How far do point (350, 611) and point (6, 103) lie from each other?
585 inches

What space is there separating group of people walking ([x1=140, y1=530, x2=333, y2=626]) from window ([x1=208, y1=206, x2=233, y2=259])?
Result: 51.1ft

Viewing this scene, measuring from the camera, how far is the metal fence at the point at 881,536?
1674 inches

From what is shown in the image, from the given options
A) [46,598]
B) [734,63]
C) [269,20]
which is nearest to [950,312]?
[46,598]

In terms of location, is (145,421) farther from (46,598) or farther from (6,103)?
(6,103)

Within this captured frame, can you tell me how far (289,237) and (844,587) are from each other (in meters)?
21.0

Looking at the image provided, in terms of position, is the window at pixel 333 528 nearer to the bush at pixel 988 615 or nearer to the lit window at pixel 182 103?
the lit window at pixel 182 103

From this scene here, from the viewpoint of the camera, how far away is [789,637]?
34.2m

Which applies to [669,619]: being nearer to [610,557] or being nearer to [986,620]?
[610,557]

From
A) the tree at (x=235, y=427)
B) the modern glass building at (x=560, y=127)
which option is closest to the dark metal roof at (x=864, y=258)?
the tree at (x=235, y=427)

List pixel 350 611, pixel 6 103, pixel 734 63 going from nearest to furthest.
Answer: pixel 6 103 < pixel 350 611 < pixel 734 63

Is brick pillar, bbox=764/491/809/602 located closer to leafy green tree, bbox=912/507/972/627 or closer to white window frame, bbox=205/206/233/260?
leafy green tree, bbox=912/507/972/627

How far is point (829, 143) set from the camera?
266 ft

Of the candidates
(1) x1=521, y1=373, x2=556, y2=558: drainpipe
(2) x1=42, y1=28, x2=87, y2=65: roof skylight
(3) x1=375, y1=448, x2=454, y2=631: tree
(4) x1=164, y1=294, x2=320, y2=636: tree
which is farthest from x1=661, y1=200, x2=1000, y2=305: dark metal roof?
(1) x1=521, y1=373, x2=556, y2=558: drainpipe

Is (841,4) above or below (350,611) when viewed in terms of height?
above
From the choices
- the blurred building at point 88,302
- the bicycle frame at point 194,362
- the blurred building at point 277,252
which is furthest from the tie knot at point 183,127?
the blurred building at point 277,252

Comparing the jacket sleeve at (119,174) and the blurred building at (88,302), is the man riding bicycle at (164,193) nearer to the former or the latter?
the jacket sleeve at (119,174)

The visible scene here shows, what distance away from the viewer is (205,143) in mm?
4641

_Work to complete:_ Using the entries above, please restate each one word for word.

_Reply:_
How far do point (350, 611) and point (6, 103) lie from each other?
585 inches

What space is there separating group of people walking ([x1=140, y1=530, x2=333, y2=626]) from window ([x1=208, y1=206, x2=233, y2=259])?
Result: 51.1ft

Viewing this scene, measuring from the camera, how far is the metal fence at the point at 881,536?
1674 inches

From what is shown in the image, from the given options
A) [46,598]
B) [734,63]
C) [269,20]
which is nearest to [950,312]?
[46,598]

In terms of location, is (145,421) farther from (46,598) or farther from (6,103)?
(6,103)

Within this captured frame, can you tell me how far (289,237) and (844,587) are from each other (in meters)?
21.0

Looking at the image provided, in terms of position, is the window at pixel 333 528 nearer to the bush at pixel 988 615 or nearer to the lit window at pixel 182 103?
the lit window at pixel 182 103

From this scene here, from the viewpoint of the camera, how far away is [789,637]?
34.2m

Which applies to [669,619]: being nearer to [610,557] or being nearer to [986,620]?
[610,557]

From
A) the tree at (x=235, y=427)
B) the modern glass building at (x=560, y=127)
which option is closest to the dark metal roof at (x=864, y=258)?
the tree at (x=235, y=427)

List pixel 350 611, pixel 6 103, pixel 734 63 going from nearest to furthest.
Answer: pixel 6 103 < pixel 350 611 < pixel 734 63

Is brick pillar, bbox=764/491/809/602 located closer to leafy green tree, bbox=912/507/972/627 or closer to white window frame, bbox=205/206/233/260?
leafy green tree, bbox=912/507/972/627

How far is point (829, 143) set from the camera?
266 ft

Of the candidates
(1) x1=521, y1=373, x2=556, y2=558: drainpipe
(2) x1=42, y1=28, x2=87, y2=65: roof skylight
(3) x1=375, y1=448, x2=454, y2=631: tree
(4) x1=164, y1=294, x2=320, y2=636: tree
which is farthest from x1=661, y1=200, x2=1000, y2=305: dark metal roof?
(1) x1=521, y1=373, x2=556, y2=558: drainpipe

Is (841,4) above or below (350,611) when viewed in terms of height?
above
From the choices
- the blurred building at point 88,302
- the bicycle frame at point 194,362
- the blurred building at point 277,252
which is furthest from the tie knot at point 183,127?
the blurred building at point 277,252

Comparing the jacket sleeve at (119,174) and the blurred building at (88,302), is the man riding bicycle at (164,193) nearer to the former or the latter?
the jacket sleeve at (119,174)

The visible scene here shows, what distance away from the viewer is (205,143) in mm?
4641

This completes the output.